Guys, it was a real pleasure to follow such an interesting discussion but I have an impression that you're missing the point.
The thing is that careful interpretation of certain words in this poem is not important at all.
This poem is so great because of the great discovery: in the whole, it is built not on images or trops related to words but on the very general assotiations related to them, with emphasis on alliterations. Believe me, concrete meaning of words that you are discussing is as blury to Russian ear as to yours. 
If I saw the author's переуважена alone, or in a simple context, I would ponder over it's possible meaning: 1) eccess respect 2) eccess favour 3) over-furtilized (about soil). The secret is that when I go through the whole first line I do not think of any possible meaning, I'm distracted from the word and I get a very general impression of something fat, rich, and a little passive.
Воздух и призор - призор (loolking after smb, old-fashioned) makes no sense here, even metaphorically! But phonetically it immediately draws something like прозор, обзор - a broad sight, along with воздух - an unexpectedly strong impression of open space over the land.
Проруха и обух - did you notice о-у-х, heavy sounding? In a different context I would have to interpret проруха as old-fashioned for either blunder, or misfortune, or catch. In this particular combination, for some reason I simply don't need any meaning. I just get a precise impression of something crude, probably inevitable.
And so forth. Words are used and altered unexpectedly but always phonetically justified. In the whole - dirty and even rotten but furtile and admirable, isn't it?
Nevertheless, I would certainly welcome a detailed research on every single word here.
Excuse my English.


----------



## LilianaB

You are right. The poem is great as a whole, but since it is not really a Dadaistic poem, the meaning of the words is important as well, but in a poetic context, not in their regular usage. The words have meaning as well as a part of the whole and they create images being a part of the whole. The words should be analyzed, too, but from the perspective of literary analysis, not from purely linguistic point of view.


----------



## NiNulla

*Переуважена.* "Уважение", "важность" - да, это все родственные слова, но исторически они все восходят к слову "вага", которое означало "тяжесть", "вес" и - "борозда". В некоторых русских говорах, как и в некоторых славянских языках, сохранилось слово "важить" - "взвешивать", "тянуть своей тяжестью", отсюда первоначальное значение слова "важность" - "вес, значимость", "быть важным" = "иметь вес в обществе". Исходя из этого, я себе представляю землю, которая вся изборождена плугом, вся перепахана, вся переуважена.  Причем, "переуважена" фонетически переплетается с более современным словом "уважить" - "уважил старика=позаботился о старике", что создает свою тонкую ниточку ассоциаций и возможность фантазировать над текстом дальше.
Такова моя версия.

В пост-скриптуме хочется проследить за словом "*вага́*" дальше: во многих современных европейских языках, не только славянских, можно видеть родственные слова. "Waage"(нем.)- весы(знак зодиака); "weight"(англ.), "вага"(укр., блр.) - вес; "vaga"(лит.) - борозда etc


----------



## NiNulla

search3 said:


> Guys, it was a real pleasure to follow such an interesting discussion but I have an impression that you're missing the point.
> The thing is that careful interpretation of certain words in this poem is not important at all.
> This poem is so great because of the great discovery: in the whole, it is built not on images or trops related to words but on the very general assotiations related to them, with emphasis on alliterations. Believe me, concrete meaning of words that you are discussing is as blury to Russian ear as to yours.
> ..
> And so forth. Words are used and altered unexpectedly but always phonetically justified. In the whole - dirty and even rotten but furtile and admirable, isn't it?
> Nevertheless, I would certainly welcome a detailed research on every single word here.
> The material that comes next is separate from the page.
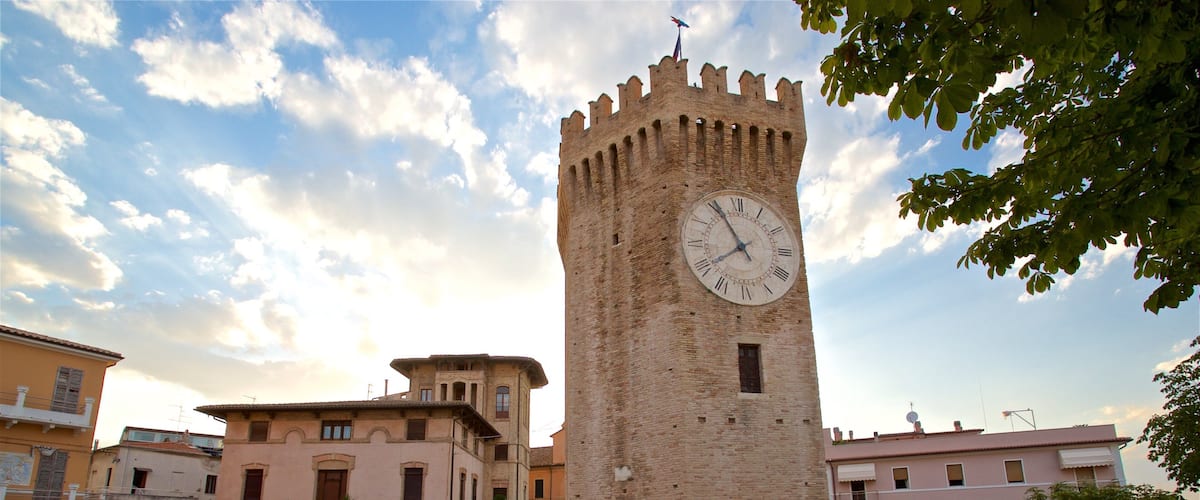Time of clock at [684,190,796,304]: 7:54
Согласна, художественный текст на языке, которым ты владеешь в совершенстве, не нуждается в pазъяснениях лингвиста, он даже, в моих глазах, теряет свою нетронутость из-за такого грубого разложения цельного тела на кости и мясо. Но, если человек открывает для себя другой язык через поэтические образы, при этом понимает не все слова и желает об этом побеседовать, то мне приятно поделиться моим пониманием слов, особенно если для этого мне приходится напрячь извилины и залезть в этимологический словарь.


----------



## LilianaB

It is not always true: sometimes poets use words in a totally different way, just because they feel them this way, or because they want to experiment with language. Many native speakers of any language do not understand poetry at all, or at leat many claim that.


----------



## NiNulla

LilianaB said:


> It is not always true: sometimes poets use words in a totally different way, just because they feel them this way, or because they want to experiment with language. Many native speakers of any language do not understand poetry at all, or at leat many claim that.
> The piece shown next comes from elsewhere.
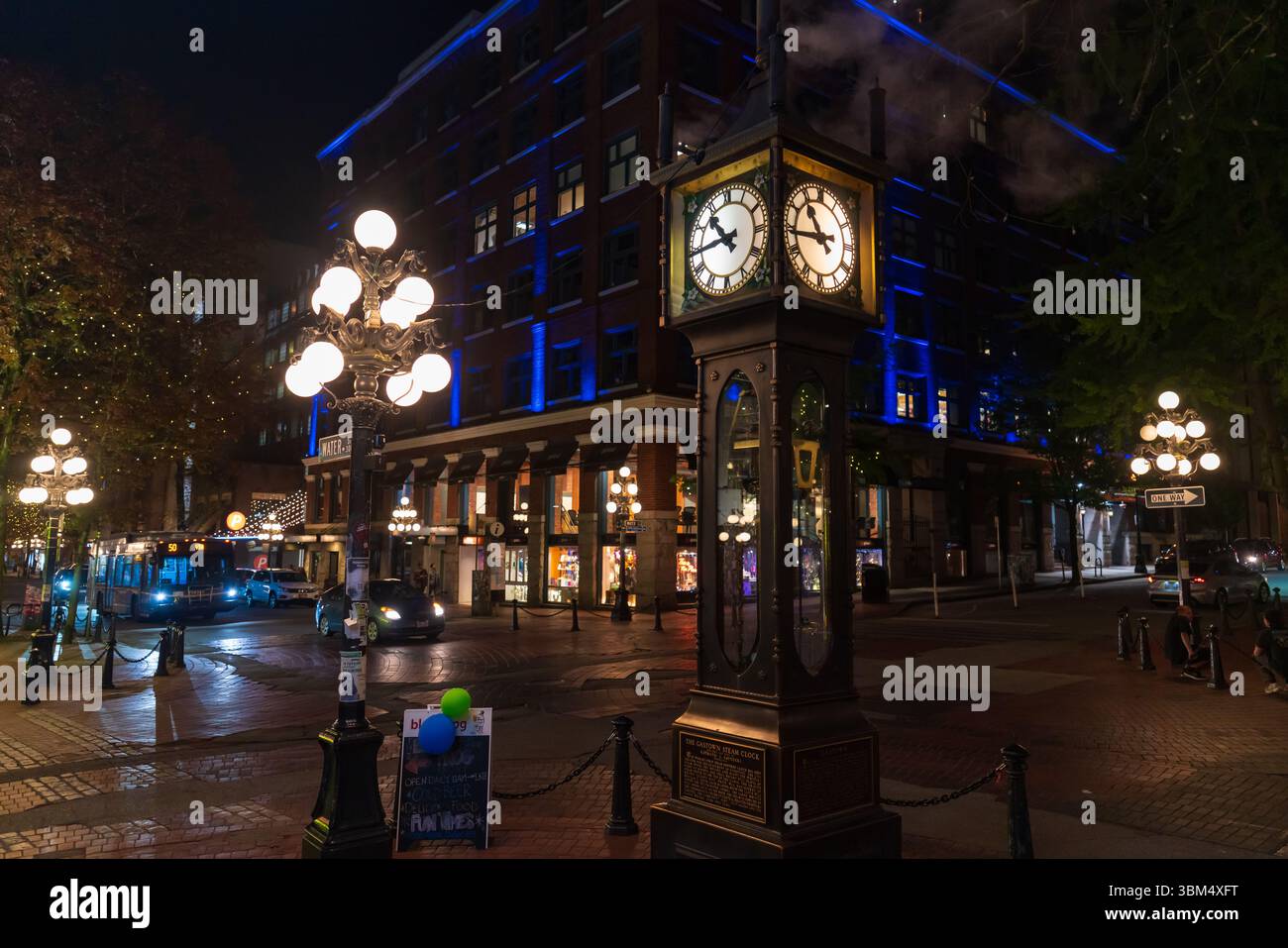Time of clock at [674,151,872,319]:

Absolutely! I personally hate poetry and feel sorry for people who need to translate a poem into another language - impossible task for me!


----------



## LilianaB

Poetry is usally translated by poets only, for publication purposes. This particular poem is very hard to translate, I think. Sometimes people just want to enjoy poems in the original and then they translate them for themselves.


----------



## search3

I just wanted to state that, in this context, the word does not require an exact interpretation. You cannot hear the word переуважена in live speach, it's the author's word aimed at getting together certain assosiations: уважать, уважить, (унавозить), вага (вес), важный. Here, instead of figuring out possible ethimology, we have to consider the whole assotiative nest. In this poem, M. suggests several points like this.


----------